======== Given entries

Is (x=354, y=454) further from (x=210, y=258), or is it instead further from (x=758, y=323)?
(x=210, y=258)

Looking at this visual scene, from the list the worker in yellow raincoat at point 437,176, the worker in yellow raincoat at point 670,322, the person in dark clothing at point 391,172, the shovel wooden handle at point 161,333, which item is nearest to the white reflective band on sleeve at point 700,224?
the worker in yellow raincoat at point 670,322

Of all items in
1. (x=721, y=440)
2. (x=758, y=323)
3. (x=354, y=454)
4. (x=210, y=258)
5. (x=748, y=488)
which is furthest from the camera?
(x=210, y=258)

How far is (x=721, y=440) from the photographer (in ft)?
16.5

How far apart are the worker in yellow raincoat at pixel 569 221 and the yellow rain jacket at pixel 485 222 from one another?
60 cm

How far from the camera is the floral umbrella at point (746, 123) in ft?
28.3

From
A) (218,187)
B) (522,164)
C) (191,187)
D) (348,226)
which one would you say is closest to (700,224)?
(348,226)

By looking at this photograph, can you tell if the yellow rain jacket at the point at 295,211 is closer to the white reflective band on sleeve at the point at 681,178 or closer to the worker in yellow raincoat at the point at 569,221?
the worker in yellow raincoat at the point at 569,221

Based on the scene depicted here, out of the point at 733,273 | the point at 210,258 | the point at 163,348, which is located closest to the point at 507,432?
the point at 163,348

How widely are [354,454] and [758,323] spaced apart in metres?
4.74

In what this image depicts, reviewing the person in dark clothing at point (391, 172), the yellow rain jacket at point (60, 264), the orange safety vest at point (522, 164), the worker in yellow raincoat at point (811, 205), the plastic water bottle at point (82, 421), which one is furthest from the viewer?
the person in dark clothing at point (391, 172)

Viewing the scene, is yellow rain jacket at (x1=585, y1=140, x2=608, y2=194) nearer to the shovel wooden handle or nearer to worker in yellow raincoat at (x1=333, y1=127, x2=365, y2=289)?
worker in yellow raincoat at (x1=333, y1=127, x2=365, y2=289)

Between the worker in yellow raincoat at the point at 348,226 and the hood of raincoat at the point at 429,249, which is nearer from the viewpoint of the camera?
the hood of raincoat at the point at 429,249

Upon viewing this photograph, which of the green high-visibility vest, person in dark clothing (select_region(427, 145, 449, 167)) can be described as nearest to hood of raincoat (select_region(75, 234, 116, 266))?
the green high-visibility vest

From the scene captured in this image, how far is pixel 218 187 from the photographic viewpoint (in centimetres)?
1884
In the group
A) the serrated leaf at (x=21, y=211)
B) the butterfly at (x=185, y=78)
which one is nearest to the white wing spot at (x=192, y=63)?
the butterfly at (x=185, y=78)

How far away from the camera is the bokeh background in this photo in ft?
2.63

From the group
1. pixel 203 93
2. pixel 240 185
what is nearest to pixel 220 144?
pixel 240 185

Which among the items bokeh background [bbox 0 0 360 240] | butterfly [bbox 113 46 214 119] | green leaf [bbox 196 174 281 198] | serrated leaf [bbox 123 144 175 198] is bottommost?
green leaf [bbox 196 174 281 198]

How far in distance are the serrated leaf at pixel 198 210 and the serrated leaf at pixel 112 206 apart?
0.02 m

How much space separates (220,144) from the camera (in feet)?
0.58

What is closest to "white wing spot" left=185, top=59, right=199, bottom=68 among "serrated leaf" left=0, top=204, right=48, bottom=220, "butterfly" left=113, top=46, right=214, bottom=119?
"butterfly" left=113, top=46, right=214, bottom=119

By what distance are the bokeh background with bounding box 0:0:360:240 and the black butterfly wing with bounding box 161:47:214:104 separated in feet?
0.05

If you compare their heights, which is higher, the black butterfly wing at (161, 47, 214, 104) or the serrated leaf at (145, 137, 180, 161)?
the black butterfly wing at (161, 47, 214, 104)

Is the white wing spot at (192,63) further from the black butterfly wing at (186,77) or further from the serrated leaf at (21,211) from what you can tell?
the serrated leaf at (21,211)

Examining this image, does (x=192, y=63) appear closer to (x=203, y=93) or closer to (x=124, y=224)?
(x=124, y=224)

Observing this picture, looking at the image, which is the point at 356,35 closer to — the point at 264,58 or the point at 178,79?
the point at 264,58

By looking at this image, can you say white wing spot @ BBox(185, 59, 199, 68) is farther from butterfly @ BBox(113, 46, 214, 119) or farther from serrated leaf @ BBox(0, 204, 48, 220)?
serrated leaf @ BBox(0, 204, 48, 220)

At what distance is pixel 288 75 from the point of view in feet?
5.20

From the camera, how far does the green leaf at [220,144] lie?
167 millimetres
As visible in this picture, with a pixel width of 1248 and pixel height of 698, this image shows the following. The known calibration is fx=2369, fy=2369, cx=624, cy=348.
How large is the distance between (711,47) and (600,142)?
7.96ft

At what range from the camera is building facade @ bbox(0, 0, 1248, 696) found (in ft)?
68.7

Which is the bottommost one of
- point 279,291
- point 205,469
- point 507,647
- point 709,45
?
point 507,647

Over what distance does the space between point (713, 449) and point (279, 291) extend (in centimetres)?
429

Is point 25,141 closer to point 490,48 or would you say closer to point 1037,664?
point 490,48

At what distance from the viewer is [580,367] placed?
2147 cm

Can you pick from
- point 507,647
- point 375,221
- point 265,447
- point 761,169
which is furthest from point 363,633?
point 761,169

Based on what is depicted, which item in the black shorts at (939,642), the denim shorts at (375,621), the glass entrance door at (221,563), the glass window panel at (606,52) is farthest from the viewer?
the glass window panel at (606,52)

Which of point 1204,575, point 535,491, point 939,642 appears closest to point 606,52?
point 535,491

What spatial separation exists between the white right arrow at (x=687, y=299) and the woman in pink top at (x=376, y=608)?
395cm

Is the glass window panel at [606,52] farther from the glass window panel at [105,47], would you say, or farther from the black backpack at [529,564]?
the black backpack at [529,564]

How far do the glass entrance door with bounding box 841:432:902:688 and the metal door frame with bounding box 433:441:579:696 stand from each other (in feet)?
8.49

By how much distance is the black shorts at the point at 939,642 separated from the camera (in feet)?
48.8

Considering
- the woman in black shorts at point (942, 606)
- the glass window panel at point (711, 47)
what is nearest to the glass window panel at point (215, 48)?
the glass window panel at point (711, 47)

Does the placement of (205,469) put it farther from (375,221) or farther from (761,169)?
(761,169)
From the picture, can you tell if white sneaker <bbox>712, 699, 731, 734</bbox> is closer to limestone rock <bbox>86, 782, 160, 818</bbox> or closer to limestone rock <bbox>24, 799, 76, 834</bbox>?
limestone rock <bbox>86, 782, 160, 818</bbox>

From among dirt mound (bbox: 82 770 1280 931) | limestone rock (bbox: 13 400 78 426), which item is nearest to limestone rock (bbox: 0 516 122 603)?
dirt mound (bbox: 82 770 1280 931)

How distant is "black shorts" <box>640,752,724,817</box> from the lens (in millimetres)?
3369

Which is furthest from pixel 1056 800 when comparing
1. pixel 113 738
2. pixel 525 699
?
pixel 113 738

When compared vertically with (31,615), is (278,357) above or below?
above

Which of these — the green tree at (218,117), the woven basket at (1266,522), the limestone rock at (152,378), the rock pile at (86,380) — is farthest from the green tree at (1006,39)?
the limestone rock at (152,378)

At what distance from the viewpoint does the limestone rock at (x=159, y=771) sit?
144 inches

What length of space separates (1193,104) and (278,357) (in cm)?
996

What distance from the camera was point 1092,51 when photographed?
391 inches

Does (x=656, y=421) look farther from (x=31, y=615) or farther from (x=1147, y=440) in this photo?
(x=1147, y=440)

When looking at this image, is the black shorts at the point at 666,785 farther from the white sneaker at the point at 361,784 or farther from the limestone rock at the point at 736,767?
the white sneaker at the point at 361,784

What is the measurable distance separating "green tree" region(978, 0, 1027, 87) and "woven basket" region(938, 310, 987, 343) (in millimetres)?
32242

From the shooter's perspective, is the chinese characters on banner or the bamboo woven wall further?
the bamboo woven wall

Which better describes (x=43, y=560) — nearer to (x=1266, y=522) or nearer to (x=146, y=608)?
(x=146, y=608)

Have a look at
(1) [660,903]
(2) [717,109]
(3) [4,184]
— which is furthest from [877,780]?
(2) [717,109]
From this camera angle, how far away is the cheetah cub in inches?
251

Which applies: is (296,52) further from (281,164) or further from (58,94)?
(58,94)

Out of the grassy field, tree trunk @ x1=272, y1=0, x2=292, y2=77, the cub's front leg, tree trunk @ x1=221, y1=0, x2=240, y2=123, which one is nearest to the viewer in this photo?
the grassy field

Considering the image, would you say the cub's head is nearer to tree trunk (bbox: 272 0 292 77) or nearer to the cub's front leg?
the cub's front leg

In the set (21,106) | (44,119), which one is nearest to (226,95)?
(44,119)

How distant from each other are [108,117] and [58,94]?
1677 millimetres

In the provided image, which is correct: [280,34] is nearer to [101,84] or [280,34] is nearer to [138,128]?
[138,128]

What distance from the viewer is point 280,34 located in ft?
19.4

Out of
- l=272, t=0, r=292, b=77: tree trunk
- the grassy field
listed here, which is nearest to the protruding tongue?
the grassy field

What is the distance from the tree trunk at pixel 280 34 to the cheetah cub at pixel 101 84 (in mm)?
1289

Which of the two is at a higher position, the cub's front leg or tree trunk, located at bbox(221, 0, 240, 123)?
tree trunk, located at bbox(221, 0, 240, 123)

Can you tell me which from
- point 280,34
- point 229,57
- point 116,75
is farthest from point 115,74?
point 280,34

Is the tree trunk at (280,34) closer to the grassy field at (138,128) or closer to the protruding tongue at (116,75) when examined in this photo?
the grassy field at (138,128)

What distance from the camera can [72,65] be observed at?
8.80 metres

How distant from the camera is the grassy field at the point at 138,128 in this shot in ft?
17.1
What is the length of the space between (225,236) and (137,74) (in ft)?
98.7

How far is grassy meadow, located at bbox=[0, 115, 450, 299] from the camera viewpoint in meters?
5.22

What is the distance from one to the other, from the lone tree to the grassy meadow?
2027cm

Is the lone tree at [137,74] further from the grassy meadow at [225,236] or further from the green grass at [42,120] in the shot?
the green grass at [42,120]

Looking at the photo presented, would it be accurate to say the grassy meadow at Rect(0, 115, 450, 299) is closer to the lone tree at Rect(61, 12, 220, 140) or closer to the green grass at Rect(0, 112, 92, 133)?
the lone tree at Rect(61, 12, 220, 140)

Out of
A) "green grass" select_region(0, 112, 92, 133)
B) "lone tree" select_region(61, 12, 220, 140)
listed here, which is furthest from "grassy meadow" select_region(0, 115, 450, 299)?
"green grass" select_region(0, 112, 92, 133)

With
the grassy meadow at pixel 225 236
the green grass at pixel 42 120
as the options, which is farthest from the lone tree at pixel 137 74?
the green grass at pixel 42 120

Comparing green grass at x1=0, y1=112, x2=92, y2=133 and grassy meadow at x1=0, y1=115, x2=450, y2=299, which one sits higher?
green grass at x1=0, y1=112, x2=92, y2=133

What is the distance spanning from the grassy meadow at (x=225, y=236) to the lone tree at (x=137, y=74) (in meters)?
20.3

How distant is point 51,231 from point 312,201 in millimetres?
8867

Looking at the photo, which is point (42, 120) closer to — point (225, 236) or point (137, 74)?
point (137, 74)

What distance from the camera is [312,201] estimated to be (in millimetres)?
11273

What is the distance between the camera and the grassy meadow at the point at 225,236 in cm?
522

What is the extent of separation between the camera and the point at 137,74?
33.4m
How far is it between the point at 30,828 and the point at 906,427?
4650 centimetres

================

Work to do
Copy the lines from the one containing "How distant is point" through the end of the records, both included, reproducing them without any change.

The answer
How distant is point 51,231 from point 312,201 in millimetres?
8867

Looking at the photo, which is point (42, 120) closer to — point (225, 236) or point (137, 74)?
point (137, 74)

What distance from the camera is [312,201] estimated to be (in millimetres)?
11273

What is the distance between the camera and the grassy meadow at the point at 225,236 in cm?
522

What is the extent of separation between the camera and the point at 137,74?
33.4m
How far is it between the point at 30,828 and the point at 906,427?
4650 centimetres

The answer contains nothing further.